═══ Raw data ═══
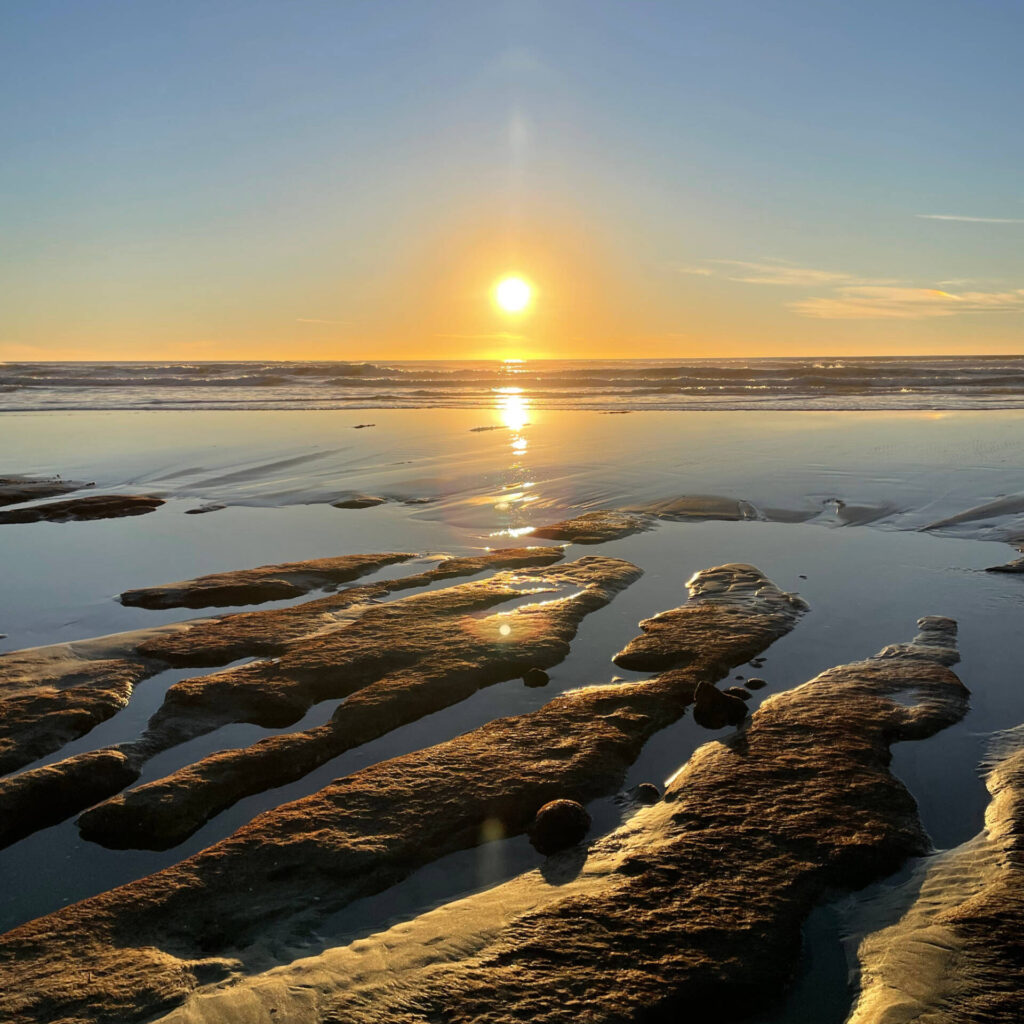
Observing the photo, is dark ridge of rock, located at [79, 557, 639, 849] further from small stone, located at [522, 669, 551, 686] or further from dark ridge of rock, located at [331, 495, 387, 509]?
dark ridge of rock, located at [331, 495, 387, 509]

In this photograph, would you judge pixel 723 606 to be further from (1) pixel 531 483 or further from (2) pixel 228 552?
(1) pixel 531 483

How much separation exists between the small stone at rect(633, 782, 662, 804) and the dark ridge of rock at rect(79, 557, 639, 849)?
1.95m

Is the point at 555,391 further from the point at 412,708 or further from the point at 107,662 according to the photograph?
the point at 412,708

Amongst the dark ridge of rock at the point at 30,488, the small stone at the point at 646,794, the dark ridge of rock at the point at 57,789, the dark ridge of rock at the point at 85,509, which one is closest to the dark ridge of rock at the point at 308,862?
the small stone at the point at 646,794

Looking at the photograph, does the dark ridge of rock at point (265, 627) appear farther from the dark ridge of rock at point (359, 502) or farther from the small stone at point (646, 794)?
the dark ridge of rock at point (359, 502)

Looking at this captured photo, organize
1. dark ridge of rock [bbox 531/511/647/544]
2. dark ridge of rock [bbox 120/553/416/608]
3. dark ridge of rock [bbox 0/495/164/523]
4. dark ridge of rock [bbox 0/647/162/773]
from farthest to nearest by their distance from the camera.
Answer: dark ridge of rock [bbox 0/495/164/523] < dark ridge of rock [bbox 531/511/647/544] < dark ridge of rock [bbox 120/553/416/608] < dark ridge of rock [bbox 0/647/162/773]

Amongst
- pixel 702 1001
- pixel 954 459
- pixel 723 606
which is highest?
pixel 954 459

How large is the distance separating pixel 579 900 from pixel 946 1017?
158cm

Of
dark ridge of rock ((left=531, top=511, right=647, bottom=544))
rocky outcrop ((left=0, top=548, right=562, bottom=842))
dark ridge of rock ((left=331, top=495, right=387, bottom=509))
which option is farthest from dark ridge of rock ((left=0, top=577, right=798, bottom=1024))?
═══
Instruction:
Please lay out the data from the line containing "Is the point" through the end of the data as a numbered list, leaving out any blank lines.

The result:
1. Is the point at 555,391 further from the point at 412,708 or further from the point at 107,662 according to the photograph?
2. the point at 412,708
3. Amongst the dark ridge of rock at the point at 30,488, the small stone at the point at 646,794, the dark ridge of rock at the point at 57,789, the dark ridge of rock at the point at 85,509, which one is closest to the dark ridge of rock at the point at 308,862?
4. the small stone at the point at 646,794
5. Looking at the photograph, does the dark ridge of rock at point (265, 627) appear farther from the dark ridge of rock at point (359, 502) or farther from the small stone at point (646, 794)?
6. the dark ridge of rock at point (359, 502)
7. Looking at this captured photo, organize
8. 1. dark ridge of rock [bbox 531/511/647/544]
9. 2. dark ridge of rock [bbox 120/553/416/608]
10. 3. dark ridge of rock [bbox 0/495/164/523]
11. 4. dark ridge of rock [bbox 0/647/162/773]
12. from farthest to nearest by their distance from the camera.
13. Answer: dark ridge of rock [bbox 0/495/164/523] < dark ridge of rock [bbox 531/511/647/544] < dark ridge of rock [bbox 120/553/416/608] < dark ridge of rock [bbox 0/647/162/773]
14. Amongst
15. - pixel 702 1001
16. - pixel 954 459
17. - pixel 723 606
18. which is highest?
19. pixel 954 459
20. How large is the distance separating pixel 579 900 from pixel 946 1017?
21. 158cm
22. Of
23. dark ridge of rock ((left=531, top=511, right=647, bottom=544))
24. rocky outcrop ((left=0, top=548, right=562, bottom=842))
25. dark ridge of rock ((left=331, top=495, right=387, bottom=509))
26. which option is farthest from dark ridge of rock ((left=0, top=577, right=798, bottom=1024))?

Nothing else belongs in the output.